* Selection:
>> Start

Comment (Buchen): Direction and control is a basic test, but not necessarily the particular factors.
Mr. Mathis indicates that the federal common law test has 20 factors, most of which are concerned with direction and control. In this draft, the direction and control factors are nonexclusive factors. In the 1990s, our definition was to be “free from direction and control” with no further guidance than that. In 1996, the definition was changed to be more specific about what the department would look at. Here we wanted to have direction and control like we had before, but with additional guidance as to the things we will be looking at. They are there to give guidance to employers to see what the department will look at. Whether a person meets this test will be determined on a case-by-case basis. What might be dispositive in one case based on the industry involved might be different in another case. It will be up to the decision maker.
Tom Howells (President, Wisconsin Motor Carriers Association): The Association represents about 1,100 member companies. He has a concern regarding eliminating DWD 105. He apologizes that he did not catch this proposed change in April or May. He did not realize until July that repeal of DWD 105 was proposed. Written comments were distributed. They are very concerned with the elimination of DWD 105. The process to adopt this in the 1980s included the department and representatives from industry. There were a number of disputed cases in the 1980s regarding independent contractors. The Star Line case went to the Supreme Court and the department and industry decided that they had to get together and find something that would work for everyone.
DWD 105 is not perfect, but it has been well understood by the industry and used since 1985, and the number of litigation cases has been relatively small. We are very concerned that this would be eliminated. One of the keys in section DWD 105.02 is that it provides, “In determining whether the carrier exercises direction or control and whether the contract operator is engaged in an independently established business, the department may not use as evidence any factor to the extent that it is specified by the shipper or required by state or federal laws or regulations. The department believes it is unreasonable to consider mandates of law or specifications of shippers as evidence because they have not been imposed on the relationship between the contract operator and the carrier by those parties of their own volition.” That was the heart of it all.
The trucking industry regulations primarily come from the federal government and regulate the motor carrier whether they use an independent contractor or employee. This is for drug tests, equipment violations, and hours of service. The responsibility is placed on the motor carrier by the federal government. There are still sanctions against the carrier if they do not do those things. There are similarly demands on shippers, which may be considered direction and control of the independent operator. We are concerned about eliminating the whole rule. If the rule is eliminated and we are under the revised 7-of-10 test, there are two factors that cause concerns. Number 2 requires advertising. It presupposes that business model, but it does not make sense in the trucking business. An owner operator never advertises in the yellow pages. Factor 10 prohibits economic dependence on a company. Many carriers sign a lease with a company for many years. They all believe they are independent contractors, but they have a good working relationship and continue over several years. Many other people in the industry are concerned with the proposal. He would be happy to meet with the department or the committee. Please don’t eliminate DWD 105. If we need to tweak or modify since 1980s, that’s fine. People are very concerned.
Question (Lump): Do you view factor number 3 as a problem?
Mr. Howells responds that it is a bit of a problem, but numbers 2 & 10 are bigger problems. He would need to look at number 3 in more detail. If a separate business location is construed to mean the cab of a truck, it would likely be ok. If you have to have an office, he would not be ok with it.

>> End

* Problem set:
• 1. Please transcribe the stretch of the DWD 105 discussion from "Tom Howells (President, Wisconsin" through "work for everyone.".
• 2. Render this sentence from the DWD 105 discussion in Spanish: "The trucking industry regulations primarily come from the federal government and regulate the motor carrier whether they use an independent contractor or employee."
• 3. Write the next part of the DWD 105 discussion, picking up after its final sentence.
None of the material is needed for this work.

* Data provided:
>> Start

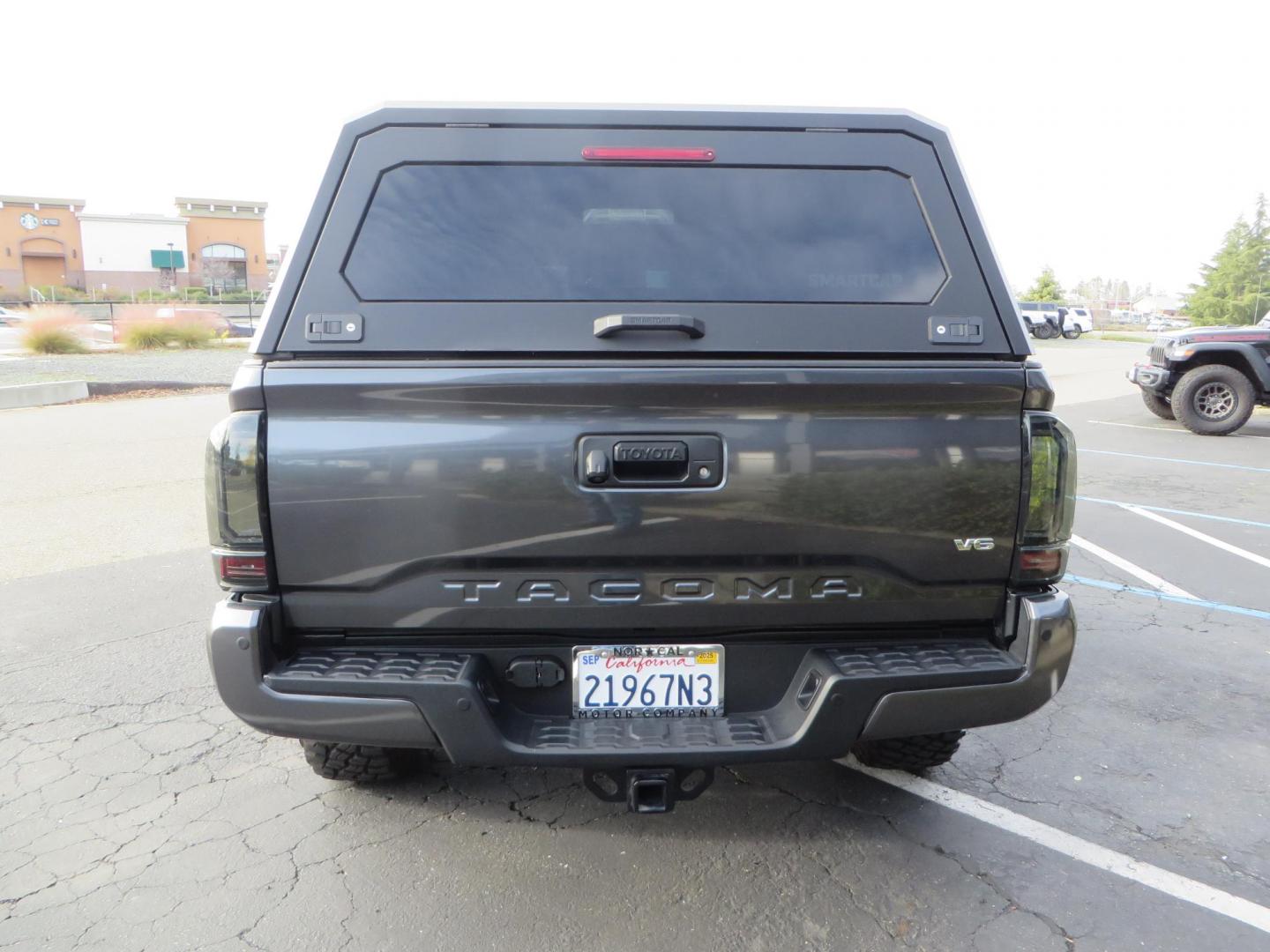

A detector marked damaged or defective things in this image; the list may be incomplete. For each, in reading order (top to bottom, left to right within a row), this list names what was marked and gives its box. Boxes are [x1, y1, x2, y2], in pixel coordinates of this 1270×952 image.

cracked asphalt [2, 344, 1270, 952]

>> End

* Responses in order:
• 1.
Tom Howells (President, Wisconsin Motor Carriers Association): The Association represents about 1,100 member companies. He has a concern regarding eliminating DWD 105. He apologizes that he did not catch this proposed change in April or May. He did not realize until July that repeal of DWD 105 was proposed. Written comments were distributed. They are very concerned with the elimination of DWD 105. The process to adopt this in the 1980s included the department and representatives from industry. There were a number of disputed cases in the 1980s regarding independent contractors. The Star Line case went to the Supreme Court and the department and industry decided that they had to get together and find something that would work for everyone.

• 2. Las regulaciones de la industria del transporte por carretera provienen principalmente del gobierno federal y regulan a la empresa de autotransporte, ya sea que utilice un contratista independiente o un empleado.

• 3.
Comment (Buchen): Was the current rule from a similar study committee? He thinks this was all part of the workers compensation contractor over provision and went with enhanced enforcement, uninsured employer fund. Other councils piggybacked on that.
Mr. Howells indicates that it was not the same as the current committee, but it dealt with other issues with workers compensation as well.
Mr. LaRocque indicates he will review Mr. Howells’ comments. The issue of federal and other state and federal regulatory controls and shippers’ demands is in DWD 105. It is not in the 7-of-10 test explicitly, although there is perhaps an accounting for that in the way cases are decided under the 7-of-10 test. The committee did not get into those details in the meetings. The Council may want to decide how explicitly this should be stated in order to account for the relief the carriers might legitimately need with the problems they face with being forced to do things federally. These are issues to be addressed. We may want to provide some department analysis of these things in terms of what would happen if we adopted the 7-of -10 test. It may be appropriate to make explicit reference to legal and shipper requirements imposed on carriers.
Comment (Gustafson): For DWD 107, he shared the information with the executive director of the Great Lakes Timber Professionals Association. They were reviewing it and had not provided feedback to him. They are otherwise occupied today on issues with the state managed forest law. He thinks some of 10-point test may be problematic in the logging industry, but he cannot say for sure at this time. They would have been at this meeting but they felt they needed to be at the Capitol for the managed forest meeting.
Comment (Buchen): He wants to reiterate that the employee definition is never going to be easy or clear. No matter how skilled we are at drafting a broadly applied test, there will be problems where industries have a long tradition of independent contractors but who just do not meet the test. That is why we have had exceptions from time to time. The committee is even recommending an additional exception for home care workers. He is not excited about rolling back existing exemptions that were justified in their day because they do not fit the general test. For example, real estate agents would never meet the broad test, but they are independent contractors. He is not excited about getting rid of those rules. Some modifications may be appropriate.
Mr. LaRocque points out that DWD 105 is not an exclusion from employment. It is a set of rules that applies to a lot of truck drivers but does not seem to fit short-haul truck drivers that have more like 9-to-5 work than long-haul truck drivers. That raised the concern with the committee. When he talks with Mr. Howells, we may agree that certain parts of the existing rule are hard to understand. Maybe the long-haul and short-haul truckers are different enough that different definitions should apply. The department has a case now before the court of appeals on the short-haul carriers that may or may not clarify the rule.
Comment (Haine): She hates to throw the baby out with the bath water. There seem to be some things we can keep in DWD 105.
Mr. Doug Grawe, in-house counsel for Dart Transit Company of MN, indicates they have a fairly substantial presence in Wisconsin and consider Wisconsin to be a friendly state. They currently have about 2500 units, or 2200 independent contractors. Many independent contractors own multiple trucks and have their own employees. Dart is more of an over-the-road operation, so he cannot speak to the Dunham Express case or that type of courier operation. He hands out written comments. Briefly, Dart believes in independent contractors. They provide better service and are safer on the roadways. The independent contractors have choices. They believe in DWD 105 because they think an industry-specific test is appropriate. They have studied this throughout the country. MN has an industry-specific test for only one industry – trucking. It has had a 3% misclassification rate, compared with real estate and construction that had 30-40% misclassification rates. The State of Illinois recently studied this and found that when they went away from industry-specific tests to broad tests, the misclassification rates went up. Dart supports industry-specific test for trucking because it involves a lot of regulations and if you do not work in trucking, you do not necessarily know how to apply them.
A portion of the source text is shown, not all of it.